Nos encontros, os alunos aproveitaram também para expor a sua sugestão mais ousada: incluir o curso básico de LIBRAS na proposta pedagógica curricular dos cursos de ACD e THD. Na opinião de José Augusto, a iniciativa do grupo foi bem recebida pela Escola, que inclusive o encorajou a aprofundar os estudos, sugerindo mudanças para a melhoria do projeto. “O projeto ainda não acabou, está em andamento. Como não queremos que ele fique restrito à Escola, precisamos de recursos para a distribuição do material a outras instituições de ensino público. O próximo passo é entrar em contato com o Departamento de Ensino Especial da Secretaria de Educação em busca de apoio”, afirma.

O THD conta ainda que a proposta de implantação do curso básico de LIBRAS foi levada por eles à etapa estadual da Conferência de Educação Profissional do ano passado, aprovada para ir à etapa nacional, mas o grupo não recebeu retorno da discussão. “Não vi o relatório final, mas acredito que o tópico talvez não tenha nem sido inserido na pauta final. O pessoal só está começando a abrir os olhos para essa questão agora”, diz, citando um projeto nacional em andamento para a implantação de intérpretes dos professores nas escolas para que alunos surdos entendam o conteúdo das aulas.

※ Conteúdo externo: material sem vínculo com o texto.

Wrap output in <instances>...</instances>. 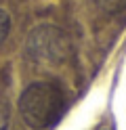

Flávio relata que a ETSUS já enviou o projeto do curso em LIBRAS ao Instituto de Desenvolvimento da Educação Profissional Dom Moacyr, mas a equipe ainda não foi chamada para conversar e explicar melhor seus objetivos. “Vamos marcar reuniões regulares para dar continuidade ao trabalho. As pessoas do Instituto nos motivaram a pensar a questão mais seriamente e a detalhar o projeto, colocando os custos necessários, por exemplo”, explica.